Harlem Shuffle di Bob & Earl nelle orecchie, occhiali da sole, giacca e scarpe da ginnastica, per lui il mondo è un palco su cui deve suonare sempre una canzone, a tutto volume. Può essere triste o allegra, reggae o soul, ma c’è sempre, altrimenti non c’è vita, altrimenti non c’è ritmo. Non è un caso quindi che Baby tenga in un cassetto una lunga serie di iPod, trovati nelle (molte) macchine che ha rubato. Un giorno incontra Deborah, come la canzone dei T.Rex di Marc Bolan, e la sua vita cambia. Per sempre.
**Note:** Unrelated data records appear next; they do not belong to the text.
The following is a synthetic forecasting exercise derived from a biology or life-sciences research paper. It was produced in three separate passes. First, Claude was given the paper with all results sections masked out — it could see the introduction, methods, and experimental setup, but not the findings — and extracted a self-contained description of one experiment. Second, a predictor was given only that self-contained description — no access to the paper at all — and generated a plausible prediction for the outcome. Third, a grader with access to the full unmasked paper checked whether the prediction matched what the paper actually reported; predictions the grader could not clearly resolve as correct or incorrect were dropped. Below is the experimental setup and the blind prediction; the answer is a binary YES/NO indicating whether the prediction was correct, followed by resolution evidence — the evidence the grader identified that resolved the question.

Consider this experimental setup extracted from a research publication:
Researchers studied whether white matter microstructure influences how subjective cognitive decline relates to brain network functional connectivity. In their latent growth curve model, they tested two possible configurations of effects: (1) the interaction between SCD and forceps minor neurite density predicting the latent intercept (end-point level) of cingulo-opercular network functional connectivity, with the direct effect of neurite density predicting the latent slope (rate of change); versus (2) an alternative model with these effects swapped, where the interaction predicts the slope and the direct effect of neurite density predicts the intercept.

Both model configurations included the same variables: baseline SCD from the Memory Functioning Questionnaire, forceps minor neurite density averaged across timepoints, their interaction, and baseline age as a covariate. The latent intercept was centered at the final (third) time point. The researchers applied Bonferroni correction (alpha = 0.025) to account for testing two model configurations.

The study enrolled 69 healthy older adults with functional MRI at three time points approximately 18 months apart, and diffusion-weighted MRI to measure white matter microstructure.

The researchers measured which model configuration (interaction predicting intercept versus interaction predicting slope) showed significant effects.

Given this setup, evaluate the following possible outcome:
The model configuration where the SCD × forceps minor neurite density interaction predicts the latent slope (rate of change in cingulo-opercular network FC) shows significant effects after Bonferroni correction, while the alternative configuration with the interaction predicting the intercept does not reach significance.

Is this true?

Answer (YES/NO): NO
Prima di trovarsi sul set di Baby Driver, Ansel Elgort e Lily James erano stati in due film a loro modo romanticamente cult, come Colpa delle stelle e Cenerentola, ma in Baby Driver diventano una perfetta coppia pop digitale grazie allo script di Wright che affida loro due personaggi fragili quanto affascinanti, figli delle loro debolezze e di una nuova, inattesa, forza una volta uniti. «Come ti chiami? Deborah? Conosco alcune canzoni con quel titolo». «E tu invece come ti chiami?». «Baby». «Ma non vale, tutte le canzoni parlano di te, non c’è proprio gara…». E tra Dave Brubeck, Carla Thomas, Beck e Brighton Rock dei Queen l’amore si trasforma in una lunga playlist. Cult assoluto.